6.6.5079H    PREEXISTING CONDITIONS - PERMISSIBLE RESTRICTIONS IN GROUP PLANS OTHER THAN SMALL EMPLOYER PLANS

(1) A group health plan or a health insurance issuer offering group health insurance coverage may not exclude coverage for a preexisting condition except as set forth in 33-22-514, MCA, and this rule.

(2) For purposes of a preexisting condition exclusion, medical advice, diagnosis, care, or treatment may be taken into account only if it is recommended by, or received from, an individual licensed or similarly authorized to provide such services under state law and operating within the scope of practice authorized by state law. A negative diagnosis does not constitute medical advice, diagnosis, care, or treatment for purposes of determining whether there is a preexisting condition.

(3) A preexisting condition exclusionary period may not exceed more than 12 months after the enrollment date, including exclusionary periods for late enrollees.

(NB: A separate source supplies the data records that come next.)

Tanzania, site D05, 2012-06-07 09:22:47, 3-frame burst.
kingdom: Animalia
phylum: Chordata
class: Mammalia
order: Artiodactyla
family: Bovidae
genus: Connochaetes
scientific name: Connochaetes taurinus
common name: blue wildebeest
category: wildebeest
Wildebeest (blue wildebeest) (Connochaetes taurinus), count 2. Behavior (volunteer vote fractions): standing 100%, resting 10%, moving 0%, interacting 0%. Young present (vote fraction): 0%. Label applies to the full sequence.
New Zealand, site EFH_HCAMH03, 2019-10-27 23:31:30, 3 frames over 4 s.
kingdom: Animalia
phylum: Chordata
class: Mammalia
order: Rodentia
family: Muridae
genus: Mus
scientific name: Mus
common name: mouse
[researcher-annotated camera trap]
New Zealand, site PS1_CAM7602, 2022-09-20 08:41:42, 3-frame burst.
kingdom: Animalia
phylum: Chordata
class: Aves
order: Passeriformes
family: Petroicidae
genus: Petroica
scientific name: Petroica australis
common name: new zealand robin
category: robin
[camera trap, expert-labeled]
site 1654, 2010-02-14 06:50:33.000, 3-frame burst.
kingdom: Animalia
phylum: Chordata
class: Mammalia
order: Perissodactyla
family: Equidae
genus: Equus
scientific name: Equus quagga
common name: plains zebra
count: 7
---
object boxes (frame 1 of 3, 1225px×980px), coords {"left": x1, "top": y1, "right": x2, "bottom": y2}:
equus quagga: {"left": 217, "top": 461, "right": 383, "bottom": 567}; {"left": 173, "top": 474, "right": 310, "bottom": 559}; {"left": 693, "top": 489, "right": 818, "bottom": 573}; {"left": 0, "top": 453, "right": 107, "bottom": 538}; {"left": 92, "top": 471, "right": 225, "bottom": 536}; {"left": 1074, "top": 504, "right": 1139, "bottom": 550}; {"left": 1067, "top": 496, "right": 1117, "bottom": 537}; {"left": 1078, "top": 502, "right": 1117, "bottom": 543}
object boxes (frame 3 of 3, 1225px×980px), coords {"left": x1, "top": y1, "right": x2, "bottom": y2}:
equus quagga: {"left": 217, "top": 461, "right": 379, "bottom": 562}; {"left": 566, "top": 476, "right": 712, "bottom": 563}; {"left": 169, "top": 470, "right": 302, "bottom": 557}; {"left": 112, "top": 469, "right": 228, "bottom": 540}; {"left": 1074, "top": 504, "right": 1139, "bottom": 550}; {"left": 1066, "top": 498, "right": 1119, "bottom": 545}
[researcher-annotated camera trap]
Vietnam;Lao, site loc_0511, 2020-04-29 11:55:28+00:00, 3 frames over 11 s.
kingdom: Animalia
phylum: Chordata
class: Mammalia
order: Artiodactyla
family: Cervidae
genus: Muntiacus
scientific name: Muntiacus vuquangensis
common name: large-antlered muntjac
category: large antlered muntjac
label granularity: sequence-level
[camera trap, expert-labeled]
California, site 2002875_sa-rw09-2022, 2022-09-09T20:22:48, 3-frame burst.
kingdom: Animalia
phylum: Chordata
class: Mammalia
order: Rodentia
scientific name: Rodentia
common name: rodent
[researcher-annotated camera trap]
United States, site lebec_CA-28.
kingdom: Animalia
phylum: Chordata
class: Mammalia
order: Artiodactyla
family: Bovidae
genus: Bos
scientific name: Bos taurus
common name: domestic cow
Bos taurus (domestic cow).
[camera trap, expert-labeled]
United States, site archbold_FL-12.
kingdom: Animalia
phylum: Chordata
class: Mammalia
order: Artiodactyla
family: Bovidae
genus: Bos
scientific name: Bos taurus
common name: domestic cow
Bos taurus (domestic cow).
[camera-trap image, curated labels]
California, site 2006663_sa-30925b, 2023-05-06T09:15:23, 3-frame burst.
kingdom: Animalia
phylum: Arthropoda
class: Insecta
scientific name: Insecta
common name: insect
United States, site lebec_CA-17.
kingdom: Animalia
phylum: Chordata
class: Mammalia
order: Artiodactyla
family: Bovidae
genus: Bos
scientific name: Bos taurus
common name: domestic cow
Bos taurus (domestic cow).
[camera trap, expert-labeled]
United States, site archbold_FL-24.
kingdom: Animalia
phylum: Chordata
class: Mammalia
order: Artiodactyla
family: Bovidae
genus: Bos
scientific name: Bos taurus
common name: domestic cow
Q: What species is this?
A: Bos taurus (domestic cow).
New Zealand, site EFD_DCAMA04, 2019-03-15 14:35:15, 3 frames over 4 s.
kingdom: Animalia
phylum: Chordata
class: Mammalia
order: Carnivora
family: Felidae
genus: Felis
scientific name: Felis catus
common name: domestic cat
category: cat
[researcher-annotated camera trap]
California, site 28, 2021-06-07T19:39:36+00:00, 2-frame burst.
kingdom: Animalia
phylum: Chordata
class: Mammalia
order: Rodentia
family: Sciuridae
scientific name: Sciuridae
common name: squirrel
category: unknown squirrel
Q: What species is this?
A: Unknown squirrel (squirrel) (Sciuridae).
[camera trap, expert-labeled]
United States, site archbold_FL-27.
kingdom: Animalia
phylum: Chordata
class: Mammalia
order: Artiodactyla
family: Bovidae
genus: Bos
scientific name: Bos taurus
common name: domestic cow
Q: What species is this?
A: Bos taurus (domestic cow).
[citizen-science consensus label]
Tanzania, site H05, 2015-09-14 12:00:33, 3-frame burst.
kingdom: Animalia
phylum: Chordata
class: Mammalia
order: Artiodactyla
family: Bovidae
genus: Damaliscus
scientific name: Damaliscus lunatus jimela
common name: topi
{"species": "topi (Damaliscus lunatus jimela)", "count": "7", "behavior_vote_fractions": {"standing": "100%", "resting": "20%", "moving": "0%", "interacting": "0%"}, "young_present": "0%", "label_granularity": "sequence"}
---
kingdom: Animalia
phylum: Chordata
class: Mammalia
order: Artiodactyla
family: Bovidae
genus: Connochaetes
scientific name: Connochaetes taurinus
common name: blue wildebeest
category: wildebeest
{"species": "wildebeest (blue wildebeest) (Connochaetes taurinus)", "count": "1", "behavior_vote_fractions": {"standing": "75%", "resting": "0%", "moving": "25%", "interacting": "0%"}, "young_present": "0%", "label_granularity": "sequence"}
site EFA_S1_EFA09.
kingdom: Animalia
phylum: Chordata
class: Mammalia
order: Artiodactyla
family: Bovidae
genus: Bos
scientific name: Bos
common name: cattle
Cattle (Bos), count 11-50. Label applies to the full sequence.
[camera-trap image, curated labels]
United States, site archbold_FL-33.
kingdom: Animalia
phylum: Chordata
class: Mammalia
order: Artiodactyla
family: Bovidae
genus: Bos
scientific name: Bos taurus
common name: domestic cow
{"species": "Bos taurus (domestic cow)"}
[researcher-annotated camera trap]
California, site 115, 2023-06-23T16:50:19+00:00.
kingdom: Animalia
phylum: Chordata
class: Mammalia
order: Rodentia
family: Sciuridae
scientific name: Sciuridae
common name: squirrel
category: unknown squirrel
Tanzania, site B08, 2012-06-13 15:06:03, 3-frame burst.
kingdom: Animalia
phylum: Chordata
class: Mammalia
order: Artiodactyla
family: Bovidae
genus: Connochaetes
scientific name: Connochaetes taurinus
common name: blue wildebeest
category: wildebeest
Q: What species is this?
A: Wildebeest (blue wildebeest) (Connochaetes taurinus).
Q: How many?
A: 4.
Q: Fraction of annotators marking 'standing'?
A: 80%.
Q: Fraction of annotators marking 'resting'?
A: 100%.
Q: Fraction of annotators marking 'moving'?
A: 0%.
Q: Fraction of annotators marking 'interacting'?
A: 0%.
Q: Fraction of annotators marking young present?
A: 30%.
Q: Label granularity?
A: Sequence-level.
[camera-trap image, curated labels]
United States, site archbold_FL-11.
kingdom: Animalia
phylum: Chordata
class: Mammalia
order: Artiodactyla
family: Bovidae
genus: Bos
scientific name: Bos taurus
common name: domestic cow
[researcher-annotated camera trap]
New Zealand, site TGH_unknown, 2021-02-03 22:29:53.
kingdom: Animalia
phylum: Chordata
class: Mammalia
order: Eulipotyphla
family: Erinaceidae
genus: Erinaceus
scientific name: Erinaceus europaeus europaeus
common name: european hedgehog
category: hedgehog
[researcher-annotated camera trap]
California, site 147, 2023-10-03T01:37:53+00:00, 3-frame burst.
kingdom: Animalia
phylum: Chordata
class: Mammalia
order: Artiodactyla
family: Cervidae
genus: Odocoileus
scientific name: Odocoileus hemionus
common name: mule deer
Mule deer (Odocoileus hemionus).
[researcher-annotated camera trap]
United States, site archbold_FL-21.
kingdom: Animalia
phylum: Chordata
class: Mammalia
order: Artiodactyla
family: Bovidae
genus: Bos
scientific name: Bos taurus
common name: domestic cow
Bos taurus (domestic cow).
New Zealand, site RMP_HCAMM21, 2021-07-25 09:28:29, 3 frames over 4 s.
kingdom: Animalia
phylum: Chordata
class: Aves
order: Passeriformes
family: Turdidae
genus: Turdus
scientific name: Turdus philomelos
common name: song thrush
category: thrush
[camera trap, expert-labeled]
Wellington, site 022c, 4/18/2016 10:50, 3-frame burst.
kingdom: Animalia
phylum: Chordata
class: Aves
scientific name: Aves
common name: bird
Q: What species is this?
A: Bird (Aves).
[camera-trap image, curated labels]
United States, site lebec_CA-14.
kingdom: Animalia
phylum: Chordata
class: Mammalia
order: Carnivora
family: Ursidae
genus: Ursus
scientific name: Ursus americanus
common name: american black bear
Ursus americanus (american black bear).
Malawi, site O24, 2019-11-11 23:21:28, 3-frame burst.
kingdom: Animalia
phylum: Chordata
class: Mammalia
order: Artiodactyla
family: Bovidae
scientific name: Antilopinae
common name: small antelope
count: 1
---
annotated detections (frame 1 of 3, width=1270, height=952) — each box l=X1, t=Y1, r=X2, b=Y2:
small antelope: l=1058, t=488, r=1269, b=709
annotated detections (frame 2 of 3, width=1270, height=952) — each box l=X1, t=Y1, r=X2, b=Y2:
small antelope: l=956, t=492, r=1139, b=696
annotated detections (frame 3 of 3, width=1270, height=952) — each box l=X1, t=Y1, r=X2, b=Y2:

(4) Exclusionary riders are not permitted.

(5) The following may not be excluded as a preexisting condition:

(a) Genetic information in the absence of diagnosis of the condition related to the genetic information;

(b) Pregnancy;

(c) Adopted children as set forth in 33-22-130, MCA; and

(d) Newborns as set forth in 33-22-504, MCA.

(6) A group health plan, and health insurance issuer offering group health insurance under the plan, may not impose a preexisting condition exclusion with respect to a participant or dependent of the participant before notifying the participant, in writing, of the existence and terms of any preexisting condition exclusion under the plan and of the rights of individuals to demonstrate creditable coverage (and any applicable waiting periods) . The description of the rights of individuals to demonstrate creditable coverage includes a description of the right of the individual to request a certificate from a prior plan or issuer, if necessary, and a statement that the current plan or issuer will assist in obtaining a certificate from any prior plan or issuer, if necessary.

History: Sec. 33-22-143, MCA; IMP, Sec. 33-22-514, MCA; NEW, 1998 MAR p. 1698, Eff. 6/26/98.